Given instruction 1: Copy the rows from the line containing "Of these two" through the end of the rows, both ends included. Leave the requests unchanged, but scale every number in the answers (coordinates and distances alike) by 1.8, rounding to as many decimals as the original had, with halves rounded up.

Passage given:
--------
In the process, they proved that what the pilots had been trained to do in that situation was what was causing them to crash.
“That plane will fly with a single engine from here to New York,” Bennett said. “They recognized that you can’t go first into a single-engine climb; you have to go into a single-engine dive.
“We never lost an airplane in France (caused by) that single-engine loss,” Bennett said.
Bennett’s admiration for his operations officer has led in recent years to a close relationship with Dewhurst’s sons David, now the lieutenant governor of Texas, and Gene, a prominent businessman.
The Dewhurst brothers expanded the World War II museum in Saint-Lô to include a wing with a B-26 on display in memory of their father. The Bennetts attended the grand opening of the wing.
The Dewhursts also spent several hours with Bennett recording an oral history of the war and his memories of their father, who died when they were very young.
“It was very, very personal for them,” Kay Bennett said.
--------
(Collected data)
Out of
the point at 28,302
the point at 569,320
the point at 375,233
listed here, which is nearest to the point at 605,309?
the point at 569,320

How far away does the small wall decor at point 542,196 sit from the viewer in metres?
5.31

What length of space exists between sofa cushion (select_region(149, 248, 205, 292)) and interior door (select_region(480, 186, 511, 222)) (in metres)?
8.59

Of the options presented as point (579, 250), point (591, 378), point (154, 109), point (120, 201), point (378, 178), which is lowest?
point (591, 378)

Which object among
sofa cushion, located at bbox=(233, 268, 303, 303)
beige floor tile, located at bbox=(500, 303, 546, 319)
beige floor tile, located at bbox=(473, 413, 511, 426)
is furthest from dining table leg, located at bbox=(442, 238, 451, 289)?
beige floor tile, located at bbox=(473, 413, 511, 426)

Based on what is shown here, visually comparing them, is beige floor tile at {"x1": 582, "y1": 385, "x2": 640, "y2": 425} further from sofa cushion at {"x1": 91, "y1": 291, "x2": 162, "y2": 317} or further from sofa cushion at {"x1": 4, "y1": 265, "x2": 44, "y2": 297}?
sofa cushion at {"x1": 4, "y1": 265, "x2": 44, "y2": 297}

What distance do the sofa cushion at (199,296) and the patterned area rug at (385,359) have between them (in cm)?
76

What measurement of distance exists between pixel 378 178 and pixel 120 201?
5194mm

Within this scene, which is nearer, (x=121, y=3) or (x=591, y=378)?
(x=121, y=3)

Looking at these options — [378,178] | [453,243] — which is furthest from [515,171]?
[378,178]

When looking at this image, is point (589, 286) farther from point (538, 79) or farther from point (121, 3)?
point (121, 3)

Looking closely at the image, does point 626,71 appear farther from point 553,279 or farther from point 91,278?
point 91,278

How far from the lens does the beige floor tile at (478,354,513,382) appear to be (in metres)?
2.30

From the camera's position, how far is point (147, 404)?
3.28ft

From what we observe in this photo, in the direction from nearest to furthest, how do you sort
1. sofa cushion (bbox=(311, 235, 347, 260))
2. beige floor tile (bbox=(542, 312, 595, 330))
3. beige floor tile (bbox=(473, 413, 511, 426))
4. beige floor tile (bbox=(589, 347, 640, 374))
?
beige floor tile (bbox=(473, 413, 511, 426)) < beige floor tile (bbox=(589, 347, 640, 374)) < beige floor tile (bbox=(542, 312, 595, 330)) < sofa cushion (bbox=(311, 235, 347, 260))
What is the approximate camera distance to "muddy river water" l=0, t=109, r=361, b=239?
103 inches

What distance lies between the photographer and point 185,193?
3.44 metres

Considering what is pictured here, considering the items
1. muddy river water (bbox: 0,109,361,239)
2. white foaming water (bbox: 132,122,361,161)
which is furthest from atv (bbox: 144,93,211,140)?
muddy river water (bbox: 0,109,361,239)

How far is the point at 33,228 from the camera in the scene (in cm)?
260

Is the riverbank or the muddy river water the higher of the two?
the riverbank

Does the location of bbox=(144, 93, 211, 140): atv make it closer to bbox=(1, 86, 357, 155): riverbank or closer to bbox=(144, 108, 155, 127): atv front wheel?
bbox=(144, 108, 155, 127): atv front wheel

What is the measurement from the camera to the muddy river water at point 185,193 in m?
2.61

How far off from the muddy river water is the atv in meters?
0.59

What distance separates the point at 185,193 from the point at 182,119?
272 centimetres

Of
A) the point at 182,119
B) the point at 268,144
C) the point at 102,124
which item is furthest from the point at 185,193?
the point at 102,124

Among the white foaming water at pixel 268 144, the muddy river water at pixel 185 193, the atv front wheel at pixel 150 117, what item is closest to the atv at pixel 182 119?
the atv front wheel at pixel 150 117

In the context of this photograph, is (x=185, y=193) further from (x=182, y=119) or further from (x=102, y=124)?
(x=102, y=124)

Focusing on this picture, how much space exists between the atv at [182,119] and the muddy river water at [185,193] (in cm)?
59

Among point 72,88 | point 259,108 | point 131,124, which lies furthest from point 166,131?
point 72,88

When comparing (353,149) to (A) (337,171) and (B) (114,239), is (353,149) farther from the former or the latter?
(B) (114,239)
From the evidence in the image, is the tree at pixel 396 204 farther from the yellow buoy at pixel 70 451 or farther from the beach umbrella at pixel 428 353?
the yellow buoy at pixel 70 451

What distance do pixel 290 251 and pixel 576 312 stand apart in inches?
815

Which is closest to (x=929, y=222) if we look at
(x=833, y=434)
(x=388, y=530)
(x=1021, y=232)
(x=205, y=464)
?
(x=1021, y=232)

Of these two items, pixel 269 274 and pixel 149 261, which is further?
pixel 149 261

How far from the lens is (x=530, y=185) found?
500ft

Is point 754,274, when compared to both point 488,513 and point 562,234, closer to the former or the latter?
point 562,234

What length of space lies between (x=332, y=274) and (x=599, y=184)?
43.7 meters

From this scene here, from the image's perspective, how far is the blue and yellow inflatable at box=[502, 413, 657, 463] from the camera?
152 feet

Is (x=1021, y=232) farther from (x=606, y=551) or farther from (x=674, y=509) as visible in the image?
--------
Given instruction 2: Continue the passage about Bennett and the Dewhurst family from where it stops.

Written reply 1:
Of these two items, pixel 269 274 and pixel 149 261, which is further?
pixel 268 470

How far from the lens is (x=530, y=185) found?
900ft

Is point 754,274, when compared to both point 488,513 and point 562,234, closer to the former or the latter?
point 1012,421

What length of space lies between (x=332, y=274) and (x=599, y=184)?
78.7 meters

From this scene here, from the image's perspective, how far is the blue and yellow inflatable at box=[502, 413, 657, 463] from the camera?
274 feet

Is (x=1021, y=232) farther from (x=606, y=551) or farther from (x=674, y=509) as visible in the image?

Written reply 2:
Through the course of the war in Europe, Bennett flew 68 bombing missions. In addition, he went out on about 100 others that returned without dropping bombs due to bad weather or other hindrances.
AFTER D-DAY
After D-Day, Bennett was sent home. Fifteen days later, he was recalled to train French pilots to fly the B-26. Years later, he was recalled again for a short, inglorious stint in the Korean War.
“It was a different kind of war we fought (in Korea),” he said.
The war on Germany was a different matter.
“We pulverized that entire transport system in France. We were accurate putting bombs in the end of rail tunnels. So we took out railroad bridges, took out all the tunnels, started taking out (Nazi) housing,” he said.
“We were doing everything we could to prevent the advance of the German army.”